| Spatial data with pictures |
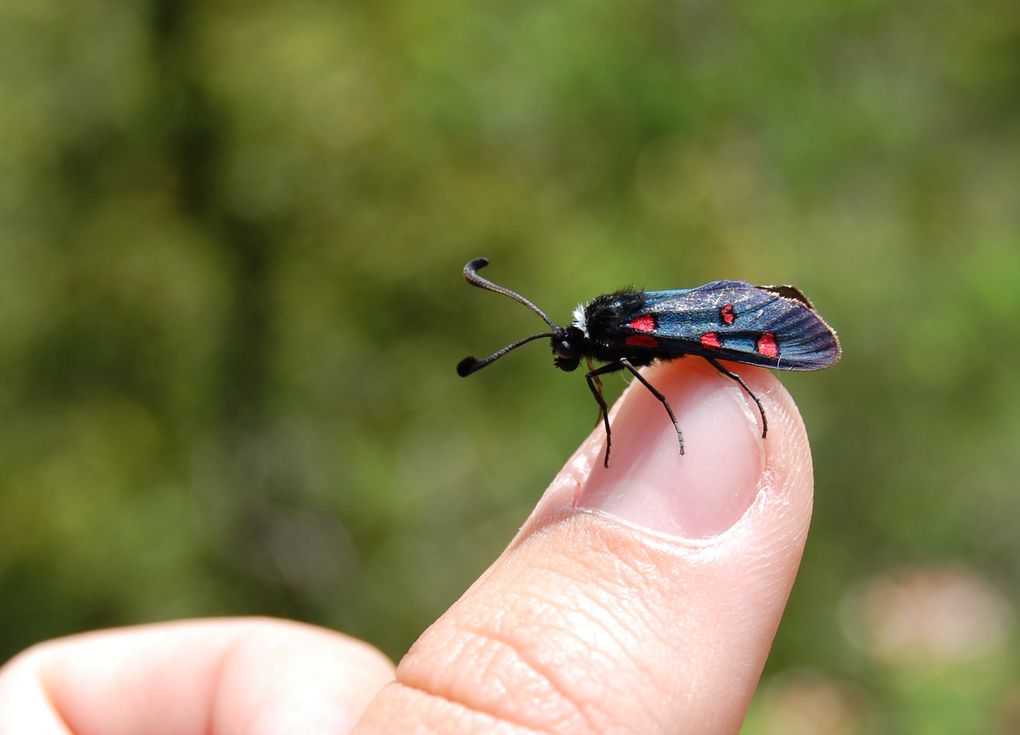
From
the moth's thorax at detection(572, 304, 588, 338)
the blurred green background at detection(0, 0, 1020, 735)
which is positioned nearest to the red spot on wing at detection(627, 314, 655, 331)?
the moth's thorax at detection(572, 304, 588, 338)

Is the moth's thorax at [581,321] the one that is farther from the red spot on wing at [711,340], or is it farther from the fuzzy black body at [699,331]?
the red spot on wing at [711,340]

| WHAT YOU NEED TO DO |
Edit the items above so that "fuzzy black body" becomes "dark furry body", keeping everything else unchanged, and leave the pictures out of your answer.

| EXERCISE SOLUTION |
From
the moth's thorax at detection(572, 304, 588, 338)
the blurred green background at detection(0, 0, 1020, 735)
which is positioned nearest to the red spot on wing at detection(627, 314, 655, 331)?
the moth's thorax at detection(572, 304, 588, 338)

Is the moth's thorax at [581,321] the one that is farther from the red spot on wing at [711,340], or is it farther from the dark furry body at [699,331]?
the red spot on wing at [711,340]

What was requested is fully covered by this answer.